Pero antes aún de ser el modelo de toda obediencia, Cristo es Aquel a quien se dirige toda obediencia cristiana. En efecto, el poner en práctica sus palabras hace efectivo el discipulado (cf. Mt 7, 24) y la observancia de sus mandamientos vuelve concreto el amor hacia Él y atrae el amor del Padre (cf. Jn 14, 21). Él es el centro de la comunidad religiosa como aquél que sirve (Lc 22, 27), pero también como aquél a quien confiesa la propia fe («creéis en Dios; creed también en mi»: Jn 14,1) y presta obediencia, porque sólo en ella se realiza un seguimiento firme y perseverante: «En realidad, es el mismo Señor resucitado, nuevamente presente entre los hermanos y las hermanas reunidos en su nombre, quien indica el camino por recorrer».14

NOTAS
10 San Bernardo, Sermones diversos, 42, 3, en Obras completas de San Bernardo, BAC 497, Madrid 1988, VI, 317.
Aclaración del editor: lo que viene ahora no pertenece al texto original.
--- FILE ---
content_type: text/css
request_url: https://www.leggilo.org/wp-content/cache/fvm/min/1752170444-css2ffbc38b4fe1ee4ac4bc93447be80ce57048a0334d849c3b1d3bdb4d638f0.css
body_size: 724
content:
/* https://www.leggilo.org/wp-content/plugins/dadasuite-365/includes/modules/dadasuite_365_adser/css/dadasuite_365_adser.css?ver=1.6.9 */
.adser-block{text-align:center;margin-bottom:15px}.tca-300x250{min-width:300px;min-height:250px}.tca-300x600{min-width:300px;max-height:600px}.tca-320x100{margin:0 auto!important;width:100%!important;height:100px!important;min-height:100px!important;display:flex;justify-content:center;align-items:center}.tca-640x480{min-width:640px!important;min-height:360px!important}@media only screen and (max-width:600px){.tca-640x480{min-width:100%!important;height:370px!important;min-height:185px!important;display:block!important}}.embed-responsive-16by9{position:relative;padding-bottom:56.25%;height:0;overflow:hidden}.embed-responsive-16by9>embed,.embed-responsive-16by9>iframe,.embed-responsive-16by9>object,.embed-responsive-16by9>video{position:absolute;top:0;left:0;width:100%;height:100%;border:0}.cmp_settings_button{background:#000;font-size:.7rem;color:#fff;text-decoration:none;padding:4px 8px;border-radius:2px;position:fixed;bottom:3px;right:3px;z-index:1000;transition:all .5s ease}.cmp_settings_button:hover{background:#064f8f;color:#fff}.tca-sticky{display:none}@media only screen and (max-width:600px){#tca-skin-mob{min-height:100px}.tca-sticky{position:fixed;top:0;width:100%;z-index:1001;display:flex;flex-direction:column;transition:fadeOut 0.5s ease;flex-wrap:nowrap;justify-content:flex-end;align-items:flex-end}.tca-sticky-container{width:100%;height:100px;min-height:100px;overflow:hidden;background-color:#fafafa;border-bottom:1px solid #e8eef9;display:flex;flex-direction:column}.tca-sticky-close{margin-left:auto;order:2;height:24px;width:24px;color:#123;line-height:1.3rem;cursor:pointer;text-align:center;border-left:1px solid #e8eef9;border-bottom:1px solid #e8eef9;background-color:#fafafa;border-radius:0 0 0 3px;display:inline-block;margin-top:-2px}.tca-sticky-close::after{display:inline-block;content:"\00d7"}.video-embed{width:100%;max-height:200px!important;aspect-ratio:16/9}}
11 San Bernardo, Errores de Pedro Abelardo, 8, 21, en Obras completas de San Bernardo, BAC 452, Madrid 1984, II, 563.
12 Benedicto XVI, Carta encíclica Spe salvi (30 noviembre 2007), 43; cf. Conc. Ecum. Lateranense IV, in DS 806.
13 «Más interior que lo íntimo mío». San Agustín, Confesiones III, 6, 11, en Obras de San Agustín, BAC 11, Madrid 1955, II, 165.
14 Benedicto XVI, Carta al Prefecto de la Congregación para los Institutos de Vida Consagrada y las Sociedades de Vida Apostólica con ocasión de la Plenaria (27 de septiembre 2005), en L'Osservatore romano, edición semanal en lengua española, 14 de octubre de 2005, 4.